How to write a letter to the editor
Open with a greeting:
Something as simple as ‘To The Editor’ will do; however if you know the editor’s name, use it — this may increase the possibility of your letter being read and published.
Spark the reader’s attention:
Your opening sentence will be vital for the success of your letter: it should immediately inform readers what you’re writing about, and entice them to keep reading. If you are writing in direct response to a previously published article, cite its date and title in the first sentence. If not, introduce your argument clearly, and go from there.

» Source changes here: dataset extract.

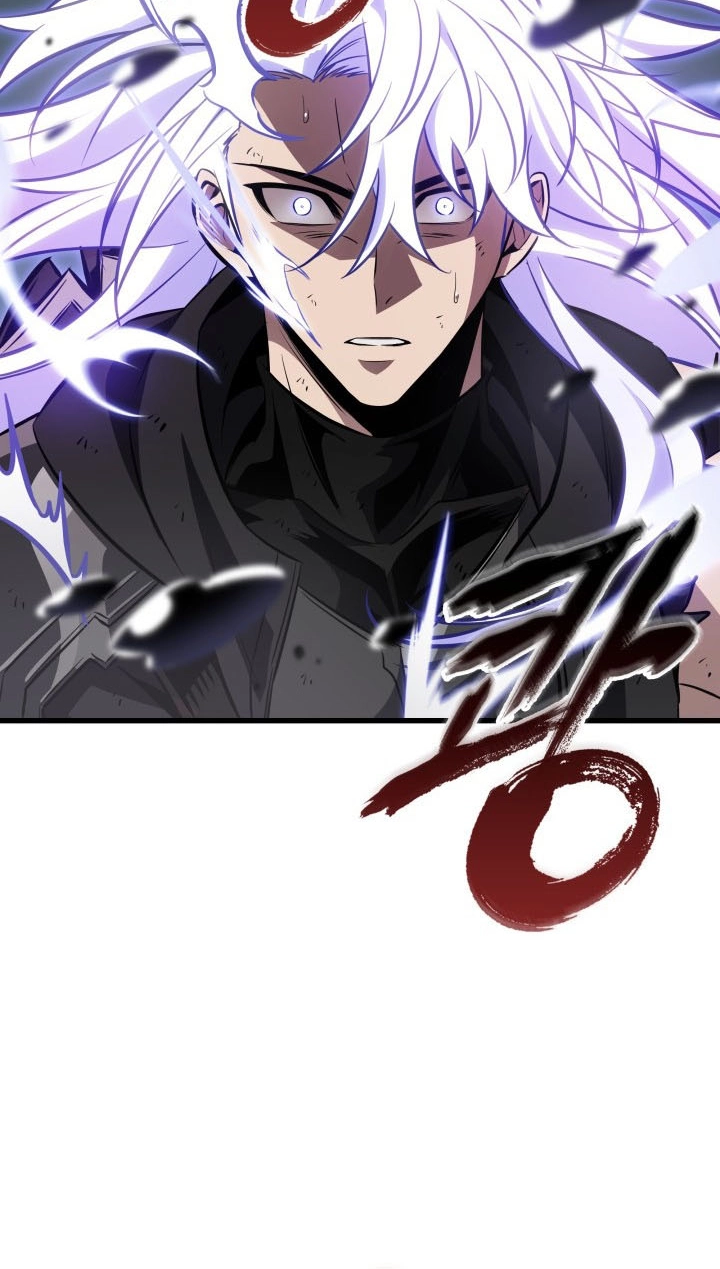 Read Pick Me Up! chapter 216 image 76 on Lezhin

Following the opening, the structure of your letter should go something like this:
● Give a persuasive explanation of why the issue is important
● When possible, provide reputable evidence to substantiate claims
● State your opinion about what should be done/possible remedies to the issue
● Sign off with your name and contact details (these won’t be published, but the paper may use
this for follow up or verification)
And that’s it! You’ve written a Letter to the Editor! To make sure it’s worthy of publishing, however, keep in mind these quick tips:
● Short and sweet: As a rule, Letters to the Editor should be no more than 200 words, so keep this bite-size length in mind as you are writing. Another thing to remember is that many readers may not have the same knowledge or passion about the topic as you; so concise sentences are always best.
● Timely and relevant: If you are writing in response to a published article, your reply should be sent in no later than the next day. Otherwise it is, in the eyes of the editor, irrelevant. If your letter is more of an off-the-cuff, general opinion, try to somehow link it to related issues that have been in the news recently.

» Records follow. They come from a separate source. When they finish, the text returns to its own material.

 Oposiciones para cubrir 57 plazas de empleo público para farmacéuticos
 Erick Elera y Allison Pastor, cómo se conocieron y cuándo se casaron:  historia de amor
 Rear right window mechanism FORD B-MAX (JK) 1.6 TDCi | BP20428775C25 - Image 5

● Make it personal, but don’t: It is far more compelling to read an article about an important issue such as extreme weather or climate change if it is imbued with anecdotes and personal opinion — so don’t be afraid of sharing your passion and righteous anger. That being said, don’t attack the editor, the newspaper, or the authors — vicious letters are rarely published, and any impact they might have gets lost in the rage.
● Edit and proof: Whether you come back to your letter an hour or two later, or get a friend to read over it with fresh eyes, it’s important to proofread your letter before you send it in to avoid any silly mistakes.